::: Document section :::
Recipe Cooked, Photographed and Written by Praveena
PrepTime:5 mins CookTime:15 mins Cuisine:Indian
Potato Capsicum Spicy Dry Curry / Aloo Shimla Mirch Sabzi is one of my fav recipes of Potato, which in turn is one quick vegetable which comes to my mind, when I have to prepare a quick meal for my family. It takes less time and even gives more carbs when compared to other vegetables.
This is one such recipes I made with capsicum as a pair. Here, I did not fry the potatoes or capsicum but I just steamed them after doing the tempering with very little oil.
This, Potato Capsicum Curry / Aloo Shimla Mirch sabzi is a Vegan, Glutenfree, Guiltfree, Carbs filled curry recipe. If you can reduce the spice, this can be served as a starter too.
Before starting to cook, don’t forget to see the Tips mentioned in the end.
My Curry recipes collection here⇒ Curry / Koora / Stir Fry
Daily Meal Platters⇒ Bhojanam / Thali / Meal Platter
Rice recipes collection here⇒ Rice recipes
- Potato – Corn Cutlets / Tikki (Air-Fryer & Pan-Fry Method)
- Chana-Aloo Chat / Chickpeas-Potato Salad
- Tri-Capsicum Chinese Fried Rice
- Capsicum – Aratikaya Koora / Bell Pepper-Raw Banana Curry
- Capsicum / Shimla Mirch – 1 cup
- Potatoes – 1 cup
- Onion – 1 cup
- Water – ¼ cup
- Salt – 3 teaspoons
- Chopped Ginger / Ginger Garlic paste – 1 teaspoon
- Curry Leaves – 5 (optional)
- Dry Red Chilly – 3
- Cooking Oil – 3 tablespoons
- Turmeric – ½ teaspoon
- Dhaniya / Coriander Seeds Powder – 1 teaspoon
- Nuvvulu podi / Sesame seeds powder – 1 tablespoon
- Kaaram / Dry Chilli Powder / Paprika – 1 tablespoon
Ingredients for Tempering: (optional)
- Sesame seeds / Til / Nuvvulu – ¼ teaspoon
- Split Yellow Gram dal / Chana Dal / Senaga Pappu – half teaspoon
- Urad Dal / Split Black Gram – half teaspoon
- Mustard Seeds / Aavaalu – ¼ teaspoon
- Cumin Seeds / Jeera – ¼ teaspoon
- Kaaram / Dry Chilli Powder / Paprika
- Dhaniya / Coriander Seeds Powder
- Nuvvulu podi / Sesame seeds powder
Step wise pics Procedure for Potato capsicum curry / aloo shimla mirch sabzi:
- Firstly wash the potatoes and capsicum.
- Peel the potatoes & onion. Cut all of them into cubes.
- Put a frying pan on stove top under medium flame, add 2 tablespoons of oil and let it heat.
- Add all the ‘ingredients for tempering’ and saute them.
- Then add the curry leaves and dry red chillies.
- Add all the pieces of onion, potatoes and capsicum.
- Add the salt and give a perfect mix such that the salt is coated through all the pieces.
- Add the water, cover the pan completely with lid, for 7-8 mins. Let it steam cook.
::: Data excerpt :::
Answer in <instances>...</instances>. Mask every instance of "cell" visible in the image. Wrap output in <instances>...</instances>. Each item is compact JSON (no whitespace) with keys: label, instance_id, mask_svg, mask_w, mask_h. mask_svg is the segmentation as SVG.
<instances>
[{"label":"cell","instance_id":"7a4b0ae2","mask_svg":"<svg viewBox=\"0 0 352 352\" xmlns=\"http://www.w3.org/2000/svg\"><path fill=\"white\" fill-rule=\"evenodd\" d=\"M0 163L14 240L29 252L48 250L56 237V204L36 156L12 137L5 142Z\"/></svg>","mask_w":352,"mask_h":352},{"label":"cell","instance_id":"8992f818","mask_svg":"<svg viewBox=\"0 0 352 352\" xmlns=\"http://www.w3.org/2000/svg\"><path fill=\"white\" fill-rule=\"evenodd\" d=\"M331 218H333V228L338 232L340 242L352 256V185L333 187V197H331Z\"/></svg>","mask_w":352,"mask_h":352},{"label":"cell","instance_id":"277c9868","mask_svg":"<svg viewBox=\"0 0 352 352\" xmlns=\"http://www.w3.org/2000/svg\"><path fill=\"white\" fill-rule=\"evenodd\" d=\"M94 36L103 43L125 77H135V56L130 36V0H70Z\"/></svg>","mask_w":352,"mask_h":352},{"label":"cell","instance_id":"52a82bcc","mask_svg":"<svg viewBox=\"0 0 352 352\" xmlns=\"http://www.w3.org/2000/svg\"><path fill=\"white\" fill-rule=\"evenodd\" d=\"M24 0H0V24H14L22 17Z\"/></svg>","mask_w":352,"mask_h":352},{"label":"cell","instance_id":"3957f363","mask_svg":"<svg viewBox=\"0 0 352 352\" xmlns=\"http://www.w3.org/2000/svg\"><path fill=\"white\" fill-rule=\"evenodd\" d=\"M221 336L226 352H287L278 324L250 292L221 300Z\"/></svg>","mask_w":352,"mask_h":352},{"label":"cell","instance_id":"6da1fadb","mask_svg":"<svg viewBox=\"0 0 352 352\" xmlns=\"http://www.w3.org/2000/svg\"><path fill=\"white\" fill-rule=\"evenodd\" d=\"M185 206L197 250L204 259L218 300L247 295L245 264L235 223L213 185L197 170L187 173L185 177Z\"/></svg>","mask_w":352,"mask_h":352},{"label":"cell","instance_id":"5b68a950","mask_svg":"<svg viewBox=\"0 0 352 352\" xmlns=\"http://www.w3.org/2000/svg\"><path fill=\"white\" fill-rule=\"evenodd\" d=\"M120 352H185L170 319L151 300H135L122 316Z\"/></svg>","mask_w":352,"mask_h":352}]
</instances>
:::
▸ Task objective
In the potato capsicum curry recipe, how long is the covered pan left to steam cook after the water is added?

▸ Solution to this task
7-8 minutes.